Quando alguém tem tudo que quer e vive tipo o personagem da Disney, quando cresce na maioria dos casos fica perdido, demora mais para achar o caminho, mas quando não temos corda segurando, quando estamos por nossa conta e risco aprendemos que somos capazes de tudo e que uma oportunidade só é mais do que suficiente. Somos mais animais do que humanos sim, pois nosso instinto de sobrevivência nos faz lutar, e não podemos nos esquecer que foi ele que nos trouxe até aqui, embora hoje as coisas estejam ao contrário, ainda acredito que os mais fortes são os que mais lutam e não os que já nem precisam mais fazer isso porque papai já fez por ele. Então, não precisa nem usar 1% do cérebro pra perceber que você tem muito o que aprender e se inspirar naqueles que desde sempre foram escalar sem corda pelo simples fato de que a sociedade empurrou eles lá. Ah, e sabe quem são esses? Aqueles que vivem bem longe, sabe? Aqueles que são estranhos, sabe? Aquelas que precisam arrumar um macho, sabe?

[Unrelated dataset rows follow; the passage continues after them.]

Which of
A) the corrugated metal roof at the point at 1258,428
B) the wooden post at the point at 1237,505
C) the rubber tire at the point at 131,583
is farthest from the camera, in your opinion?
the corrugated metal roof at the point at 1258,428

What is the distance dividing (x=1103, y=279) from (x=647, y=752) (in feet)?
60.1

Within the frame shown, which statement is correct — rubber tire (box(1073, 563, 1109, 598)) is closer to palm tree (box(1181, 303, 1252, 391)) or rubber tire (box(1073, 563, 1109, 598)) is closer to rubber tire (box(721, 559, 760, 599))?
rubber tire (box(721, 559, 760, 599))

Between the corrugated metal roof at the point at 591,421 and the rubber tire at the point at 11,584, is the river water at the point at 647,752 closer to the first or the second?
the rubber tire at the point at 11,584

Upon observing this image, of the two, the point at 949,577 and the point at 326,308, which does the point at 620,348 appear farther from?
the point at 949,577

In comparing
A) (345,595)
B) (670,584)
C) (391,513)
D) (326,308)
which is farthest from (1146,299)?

Sei que todos os favorecidos sabem dos problemas sociais do nosso país, sabem que as porcentagens são tristes e que a violência tem sim os seus porquês, mas queria só dizer uma coisa pra vocês que parece que ainda não ficou muito claro ou não tiveram “tempo” de pensar:

  • Problema social é problema seu, afinal você é a sociedade. So? So, você pode fazer algo com todo o seu dinheiro, acesso ou conhecimento e não somente usar tudo isso para se mostrar inteligente nas conversas entre amigos em mesas de restaurantes caros.

 

Eu fiquei brava sim, e saí do Brasil com a certeza de que Seu Jorge está certo quando canta: temos dois países, um Brasil que é lindo e outro que fede. Qual você faz parte?

  • Nossa, mas que texto agressivo!
  • Agressivo é o preconceito. Cansei dessa merda! Já que é pra tombar, tombei!

Abaixo coloco um presente meu pra vocês (principalmente para os preconceituosos),  clipes da Karol Conka, a mais nova musa Brasileira:

https://www.youtube.com/watch?v=LfL4H0e5-Js

https://www.youtube.com/watch?v=kOSQngZjvdc

Ah, e vale dizer que infelizmente em todos os lugares do mundo existe preconceito, não estou dizendo que o Brasil é o pior lugar do mundo, mas sem dúvida precisa evoluir muito ainda.